• **Recorded information**
•••
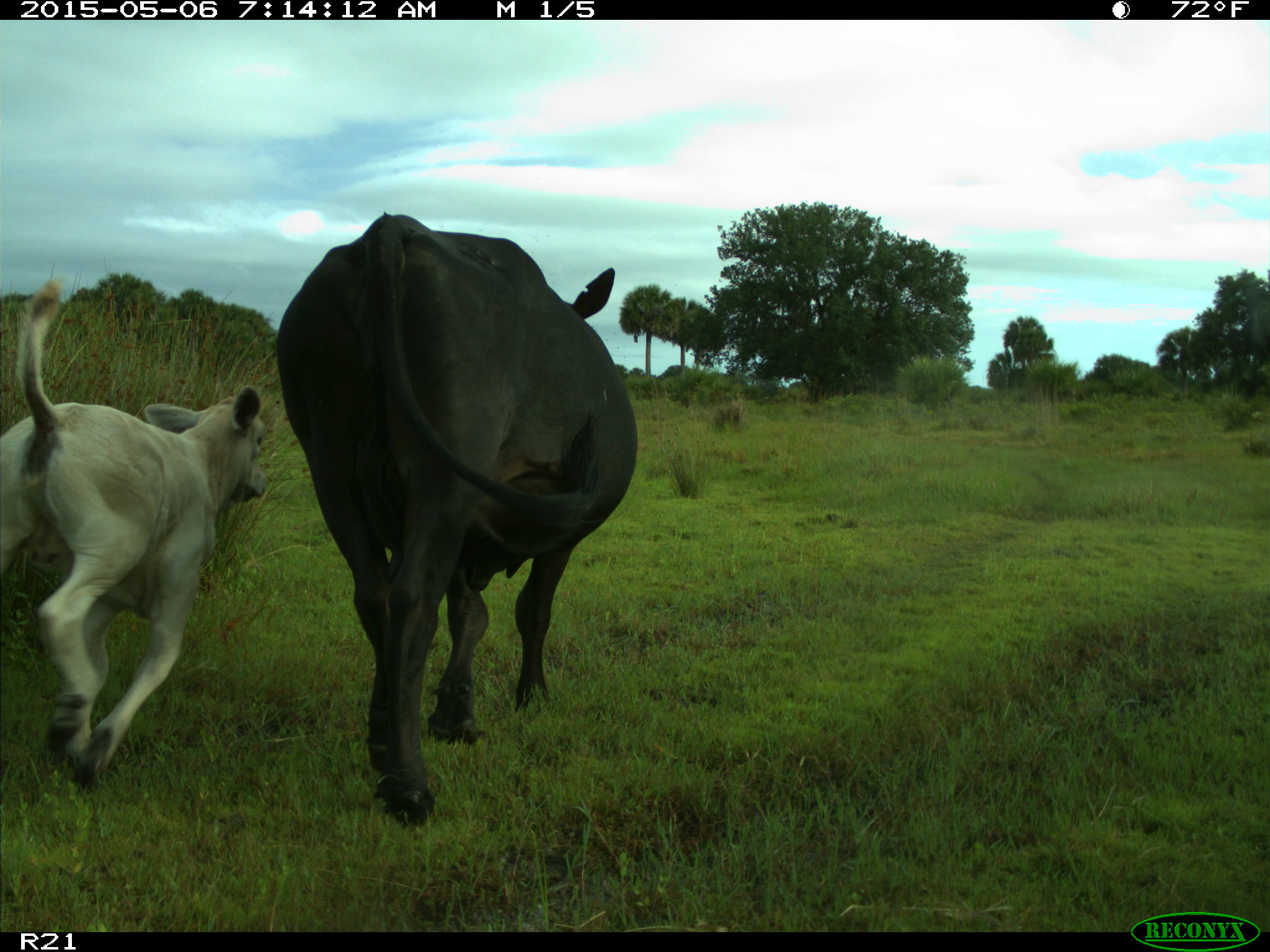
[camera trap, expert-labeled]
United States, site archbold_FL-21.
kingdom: Animalia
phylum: Chordata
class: Mammalia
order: Artiodactyla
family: Bovidae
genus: Bos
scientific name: Bos taurus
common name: domestic cow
•••
• **Action item**
The answer should be the exact lines running from the line containing "kingdom: Animalia" to the last line of the entries, with nothing else.

• **Answer to this task**
kingdom: Animalia
phylum: Chordata
class: Mammalia
order: Artiodactyla
family: Bovidae
genus: Bos
scientific name: Bos taurus
common name: domestic cow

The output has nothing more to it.